Сторонники преобладания кадровых рабочих в столице ссылаются обычно на тот факт, что в Петербургской губернии (по данным промышленной переписи 1929 г.) среди рабочих, начавших работать на заводах до 1905 г., потомственными пролетариями были 43,1 %, выходцами из крестьян – 52,0 %, причем землей владело 17,6 %. Для тех же, кто начал свой трудовой путь в 1906–1913 гг., соответствующие цифры – 52,2 %, 42,0 %, 14,5 %. Но здесь речь идет не обо всех дореволюционных рабочих, а лишь о тех из них, кто пережил эпоху революционных бурь и разрухи и остался в Петрограде – Ленинграде. Ясно, что среди них должны были преобладать люди, укорененные в городе. Это же обстоятельство подрывает доказательность данных, основанных на промышленной переписи 1918 г.: в 1897 г. землей владело 16,9 % рабочих Петербурга, в 1918 – 8,7 %.

После революции значительная часть питерских рабочих исчезла из города. Из 406 312 промышленных рабочих, числившихся в Петрограде на 1 января 1917 г., к 1 января 1919 г. осталось 134 345 (безработных было около 10 тыс. человек). Даже учитывая мобилизованных в Красную армию, такое падение численности невозможно объяснить, если не учитывать сохранившуюся для большинства из них возможность возвращения на родину – в деревню. В 1918 г. специально занимавшийся изучением демобилизации труда в Петрограде С. Г. Струмилин отмечал «огромное значение для страны расселившихся по ней 300 000 петроградских апостолов революции».

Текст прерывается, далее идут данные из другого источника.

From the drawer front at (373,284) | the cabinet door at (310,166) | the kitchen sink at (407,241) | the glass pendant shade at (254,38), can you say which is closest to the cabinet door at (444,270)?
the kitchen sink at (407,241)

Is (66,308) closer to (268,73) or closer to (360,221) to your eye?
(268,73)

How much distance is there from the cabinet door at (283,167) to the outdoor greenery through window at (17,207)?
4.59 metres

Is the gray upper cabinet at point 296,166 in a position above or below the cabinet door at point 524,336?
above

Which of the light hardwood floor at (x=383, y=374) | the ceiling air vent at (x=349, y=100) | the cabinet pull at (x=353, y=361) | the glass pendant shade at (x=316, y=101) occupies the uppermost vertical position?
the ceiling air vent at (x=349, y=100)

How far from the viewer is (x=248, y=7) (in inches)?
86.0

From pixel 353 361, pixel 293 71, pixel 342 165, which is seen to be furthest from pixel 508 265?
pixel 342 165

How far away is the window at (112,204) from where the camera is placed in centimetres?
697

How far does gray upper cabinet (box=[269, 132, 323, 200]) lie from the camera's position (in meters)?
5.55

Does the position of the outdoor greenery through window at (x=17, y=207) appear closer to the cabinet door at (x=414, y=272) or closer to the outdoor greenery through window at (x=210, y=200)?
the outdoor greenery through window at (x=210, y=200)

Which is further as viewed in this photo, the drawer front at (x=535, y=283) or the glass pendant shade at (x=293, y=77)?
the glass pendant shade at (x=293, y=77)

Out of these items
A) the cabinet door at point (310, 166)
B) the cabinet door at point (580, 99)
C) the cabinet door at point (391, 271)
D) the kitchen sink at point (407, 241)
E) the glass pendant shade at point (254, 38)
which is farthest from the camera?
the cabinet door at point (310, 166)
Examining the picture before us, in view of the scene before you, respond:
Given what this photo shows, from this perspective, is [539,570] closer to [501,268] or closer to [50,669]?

Опираясь на данные городских переписей, на материалы фабричных инспекторов и некоторые другие статистические сведения, Э. Э. Крузе приходит к выводу, что в 1912–1913 гг. 60 % всех петербургских рабочих порвали связь с землей. С. Н. Семанов на основе материалов обследования петербургских ткачей, проведенного в 1902 г., утверждает, что уже в начале века на предприятиях города преобладали кадровые рабочие.

Данные городских переписей указывают на гигантское преобладание в городском населении (и, конечно, еще большем среди рабочего класса) крестьян, причем родившихся вне Петербурга. В 1900 г. в Петербурге родилось 22 % всех проживавших в нем крестьян, в 1910 – 24 %. Причем большинство родившихся в городе на момент проведения переписи составляли дети. В 1910 г. среди крестьян моложе 10 лет местных уроженцев – 65 %, среди тех, кому от 16 до 30–11 %, от 30 до 40 – 6 %. Нет никаких оснований считать, что такое соотношение разнилось среди рабочих, с одной стороны, и ремесленников и торговых служащих, с другой. Об этом свидетельствуют результаты немногих специальных обследований петербургских рабочих.

В ходе городской переписи 1900 г. двое переписчиков, скрывшиеся под псевдонимами М. и О., составили подробное описание населения пятиэтажного доходного дома в Нарвской части, населенного 2600 рабочими (и членами их семей) фабрики Кенига, Калинкинского, Костообжигательного и Путиловского заводов и Резиновой мануфактуры.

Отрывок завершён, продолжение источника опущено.